Renal tubular acidosis (RTA) is a sporadic disorder in horses. The RTA may be preceded by drug therapy for another condition or renal injury, or there may be no predisposing cause. RTA may be transient or recurring. Genetic predisposition is unproved but possible in recurring cases, which has been noted in Friesian horses. The exact type of renal tubular acidosis, eg, type 1 or type 2, is hard to determine in most equine RTA cases because herbivores normally have alkaline urine, and anorexia by itself will cause a decrease in urine pH.
Signs of renal tubular acidosis include acute onset of depression, anorexia, muscle trembling, and tachycardia and/or arrhythmia. There are many differential diagnoses for these clinical signs, so serum chemistry testing and urinalysis are necessary to confirm the diagnosis. There is a severe metabolic acidosis, marked hyperchloremia, and often hypokalemia with equine RTA. The urine pH is usually neutral to alkaline. Blood parathyroid hormone and vitamin D have been increased in some horses with RTA, but the significance and cause of this has not been determined.

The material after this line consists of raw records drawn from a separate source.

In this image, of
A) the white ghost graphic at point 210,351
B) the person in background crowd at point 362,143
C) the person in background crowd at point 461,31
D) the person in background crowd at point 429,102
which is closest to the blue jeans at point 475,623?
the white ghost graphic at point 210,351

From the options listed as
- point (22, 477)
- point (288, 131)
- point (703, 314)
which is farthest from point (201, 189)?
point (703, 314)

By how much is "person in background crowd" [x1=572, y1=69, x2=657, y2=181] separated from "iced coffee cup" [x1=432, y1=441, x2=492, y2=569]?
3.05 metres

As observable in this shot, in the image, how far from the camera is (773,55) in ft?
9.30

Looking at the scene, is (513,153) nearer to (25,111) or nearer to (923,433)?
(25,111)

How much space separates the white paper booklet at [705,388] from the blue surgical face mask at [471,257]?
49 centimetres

Administration of sodium bicarbonate IV and PO is generally successful in correcting the metabolic acidosis from renal tubular acidosis. Potassium supplementation may be critical if the serum potassium concentration is <2.5 mEq/L or if the horse is trembling or has cardiac arrhythmias. Treatment throughout a few days may result in complete resolution in some horses, but others (likely genetic) may require continued supplementation with sodium bicarbonate administered PO.
Renal tubular acidosis may be preceded by drug treatment or renal injury, but some cases have no predisposing cause.
Clinical signs are nonspecific, so laboratory tests are needed for diagnosis.
Sodium bicarbonate is generally successful in correcting the metabolic acidosis, but if hypokalemia is present then potassium supplementation may be needed as well.